Back during the NAFTA debates, H. Ross Perot darkly warned that if NAFTA passed, we would see a drop in the peso, a "giant sucking sound," which would lure U.S. companies south of the border. Now, in the wake of Mexico's recent peso devaluation, it is not just Perot who is saying, "I told you so."
The cheaper peso means that wages will be even cheaper in Mexico, making it profitable for more companies to begin producing materials there. In turn, the devaluation of the peso means that Mexican companies will be able to be more competitive on the world market, thus taking away some of our share of manufacturing.
So, we are told, America is in trouble because of the lower peso. This is decidedly not the case. True, it is partly due to NAFTA that the peso has lowered, but only because NAFTA has forced Mexico to face some economic realities, not because of some plan to lure away American jobs. In fact, it is NAFTA which will enable Mexico to survive this crisis, even allowing both countries--the United States and Mexico--to come out ahead in the long run.
The peso has plummeted 35 percent since its initial devaluation on December 20th, from around four pesos to the dollar to, as of January 4, about 5.4 pesos to the dollar. In truth this was not totally unexpected. The four-to-one exchange rate that President Salinas kept in place was regarded as somewhat unrealistic, and Wall Street had been waiting for an announcement of devaluation.
This expensive peso meant that jobs were somewhat scarce, and thus contributed to some of the rural unrest. When the rebels seemed to be readying for a new round of attacks, President Zedillo decided to lower the peso by about 12 percent. Then, in a surprise to almost everyone, he allowed the peso to float against the dollar. Investors were used to being warned well in advance of a devaluation. This sudden move scared them, causing them to start unloading Mexican securities. The peso continued to drop.

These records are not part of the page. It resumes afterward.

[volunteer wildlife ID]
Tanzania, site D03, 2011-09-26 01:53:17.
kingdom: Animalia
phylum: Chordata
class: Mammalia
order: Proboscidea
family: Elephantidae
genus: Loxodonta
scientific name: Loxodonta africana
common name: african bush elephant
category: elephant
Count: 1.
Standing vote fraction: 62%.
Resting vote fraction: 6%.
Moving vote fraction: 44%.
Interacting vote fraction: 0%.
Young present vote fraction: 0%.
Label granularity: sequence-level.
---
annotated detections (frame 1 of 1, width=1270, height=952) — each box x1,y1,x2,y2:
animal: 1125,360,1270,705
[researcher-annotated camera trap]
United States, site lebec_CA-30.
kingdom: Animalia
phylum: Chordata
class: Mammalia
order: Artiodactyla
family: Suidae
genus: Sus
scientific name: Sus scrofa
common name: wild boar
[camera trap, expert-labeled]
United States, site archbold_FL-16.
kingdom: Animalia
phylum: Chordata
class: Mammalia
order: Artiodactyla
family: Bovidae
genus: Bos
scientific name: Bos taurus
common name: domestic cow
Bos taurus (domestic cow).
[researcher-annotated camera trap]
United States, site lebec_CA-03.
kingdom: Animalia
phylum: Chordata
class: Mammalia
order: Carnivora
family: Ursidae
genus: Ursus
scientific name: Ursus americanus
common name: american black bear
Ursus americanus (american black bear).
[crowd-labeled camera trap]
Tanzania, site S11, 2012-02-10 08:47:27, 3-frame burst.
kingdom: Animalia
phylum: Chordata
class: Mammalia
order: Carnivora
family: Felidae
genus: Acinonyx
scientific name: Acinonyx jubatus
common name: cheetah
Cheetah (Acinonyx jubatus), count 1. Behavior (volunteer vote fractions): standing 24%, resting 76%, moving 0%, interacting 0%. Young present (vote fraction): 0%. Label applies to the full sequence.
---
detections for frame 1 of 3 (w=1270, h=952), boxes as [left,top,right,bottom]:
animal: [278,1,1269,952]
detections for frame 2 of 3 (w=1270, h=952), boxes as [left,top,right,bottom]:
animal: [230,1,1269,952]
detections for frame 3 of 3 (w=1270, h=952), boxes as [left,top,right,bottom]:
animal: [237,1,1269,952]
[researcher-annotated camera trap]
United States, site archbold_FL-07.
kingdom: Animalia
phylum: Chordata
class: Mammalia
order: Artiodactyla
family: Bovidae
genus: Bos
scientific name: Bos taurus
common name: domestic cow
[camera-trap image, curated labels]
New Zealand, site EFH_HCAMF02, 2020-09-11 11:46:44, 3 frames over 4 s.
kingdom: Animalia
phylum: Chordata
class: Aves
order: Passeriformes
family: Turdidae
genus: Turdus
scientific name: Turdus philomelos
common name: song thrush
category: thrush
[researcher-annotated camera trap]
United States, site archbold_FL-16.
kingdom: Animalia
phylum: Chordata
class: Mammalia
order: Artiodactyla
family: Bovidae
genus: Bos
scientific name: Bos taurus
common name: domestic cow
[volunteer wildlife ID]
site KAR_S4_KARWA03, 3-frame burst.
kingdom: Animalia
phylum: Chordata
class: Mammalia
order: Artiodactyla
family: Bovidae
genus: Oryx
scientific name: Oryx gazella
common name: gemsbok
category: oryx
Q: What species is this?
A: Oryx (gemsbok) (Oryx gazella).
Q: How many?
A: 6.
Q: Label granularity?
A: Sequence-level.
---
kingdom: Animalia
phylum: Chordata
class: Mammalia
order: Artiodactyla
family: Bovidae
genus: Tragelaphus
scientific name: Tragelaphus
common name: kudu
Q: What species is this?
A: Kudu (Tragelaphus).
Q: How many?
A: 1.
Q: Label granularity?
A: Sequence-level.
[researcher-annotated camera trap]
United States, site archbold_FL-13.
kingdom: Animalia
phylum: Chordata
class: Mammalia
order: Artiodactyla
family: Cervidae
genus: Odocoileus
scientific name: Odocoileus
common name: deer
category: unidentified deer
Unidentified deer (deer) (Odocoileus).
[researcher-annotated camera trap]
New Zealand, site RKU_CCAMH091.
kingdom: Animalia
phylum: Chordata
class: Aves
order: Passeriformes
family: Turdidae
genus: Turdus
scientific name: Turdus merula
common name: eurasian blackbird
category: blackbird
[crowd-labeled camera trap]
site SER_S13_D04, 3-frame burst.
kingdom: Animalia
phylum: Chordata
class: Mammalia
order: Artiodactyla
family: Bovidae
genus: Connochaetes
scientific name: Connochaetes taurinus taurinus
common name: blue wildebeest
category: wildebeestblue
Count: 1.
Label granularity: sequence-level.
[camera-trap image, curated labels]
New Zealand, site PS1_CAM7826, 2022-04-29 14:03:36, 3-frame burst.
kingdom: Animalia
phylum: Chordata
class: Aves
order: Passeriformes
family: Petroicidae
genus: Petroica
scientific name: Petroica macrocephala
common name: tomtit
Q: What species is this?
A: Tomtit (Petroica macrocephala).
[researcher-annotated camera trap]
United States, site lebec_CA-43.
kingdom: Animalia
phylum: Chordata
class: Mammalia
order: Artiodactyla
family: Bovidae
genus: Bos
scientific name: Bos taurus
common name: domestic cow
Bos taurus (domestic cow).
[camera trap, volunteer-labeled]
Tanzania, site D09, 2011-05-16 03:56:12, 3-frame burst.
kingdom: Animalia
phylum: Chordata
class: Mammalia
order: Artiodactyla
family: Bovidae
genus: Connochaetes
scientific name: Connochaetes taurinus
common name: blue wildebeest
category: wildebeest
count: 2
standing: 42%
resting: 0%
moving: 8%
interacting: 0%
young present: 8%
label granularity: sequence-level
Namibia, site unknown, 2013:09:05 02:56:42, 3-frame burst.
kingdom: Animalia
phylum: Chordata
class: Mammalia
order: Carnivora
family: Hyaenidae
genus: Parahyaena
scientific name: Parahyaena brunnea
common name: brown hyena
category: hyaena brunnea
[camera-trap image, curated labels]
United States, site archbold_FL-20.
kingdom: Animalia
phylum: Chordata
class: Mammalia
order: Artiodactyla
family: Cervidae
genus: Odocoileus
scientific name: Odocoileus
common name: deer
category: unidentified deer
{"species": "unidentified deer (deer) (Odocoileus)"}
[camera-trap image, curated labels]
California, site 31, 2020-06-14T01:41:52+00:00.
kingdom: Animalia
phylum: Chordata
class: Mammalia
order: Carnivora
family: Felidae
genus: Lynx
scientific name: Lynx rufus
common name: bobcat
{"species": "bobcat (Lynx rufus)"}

The plunge in the peso has caused much panic, both within the Mexican government and among outside investors. President Zedillo has released a plan which he hopes will keep inflation at around 15 percent in the short term and have growth at around 1.5 to two percent. This is quite a bit different from the four percent inflation and four percent growth that had been predicted a month ago, before the devaluation. In addition, he hopes to cut government spending by about 1.3 percent. More ominously, though, nearly $8 billion in foreign investment has fled the country since the drop. This is about 12 percent of all foreign investment in Mexico.
So what Perot saw as an evil plan to suck away American jobs seems to have the Mexican government scared--and rightly so. Yet the result is quite different from Perot's original prediction. Perot had pictured a secret, planned devaluation, not an occurance which is clearly a function of the market. In fact, the sucking sound he envisioned has yet to materialize at all.
It is true that since NAFTA passed, U.S. imports from Mexico have grown from $7 billion to $40 billion, but at the same time our exports to Mexico grew from $8 billion to $42 billion. (Mexico's world-wide trade deficit is currently around $30 billion.) Mexico had large protectionist barriers before NAFTA, the removal of which has caused this growth in exports. The Commerce Department has credited NAFTA with creating 130,000 new jobs in the third quarter of 1994 alone. In addition, American consumers are now being provided with cheaper goods from Mexico.
It is NAFTA which will ultimately help Mexico get out of her crisis. Because of the devaluation, the country's goods will be cheaper. As a result, manufacturing should go up, creating jobs. (Incidentally, this increase in jobs should hold back the wave of illegal immigration that has also been predicted in the wake of a peso devaluation). NAFTA also guarantees Mexico a certain amount of foreign investment--which is much needed right now.
It will also not allow Mexico to set up trade barriers to protect its economy in the wake of this crisis.
This will benefit Mexico in the long run, by forcing it to remain competitive, and it will also help the U.S. because it will enable us to keep selling our products over the border to what will hopefully become a better-paid working class.
So NAFTA will be good to Mexico following this devaluation, but this does not mean that it will be bad for us. Trade is not a zero-sum game; now that we are in a free-trade zone, we benefit when Mexico benefits. And isn't that partly the goal of NAFTA anyway; to help improve life in Mexico through trade? We should enjoy our new connections with Mexico and be glad that we are in a position to help the country out of its currency crisis through trade and investment.
We should also be glad NAFTA has forced Mexico to face certain global economic realities. The expensive peso was unrealistic, but could be kept high under a protectionist economic policy.
Now that Mexico is becoming a larger player in the world economy, it has been forced to concede to currency market forces. By doing so, Mexicans should both create jobs and boost trade in their own country. Thanks to NAFTA, is should do the same in our country. The only true sucking sound is that between Perot's ears.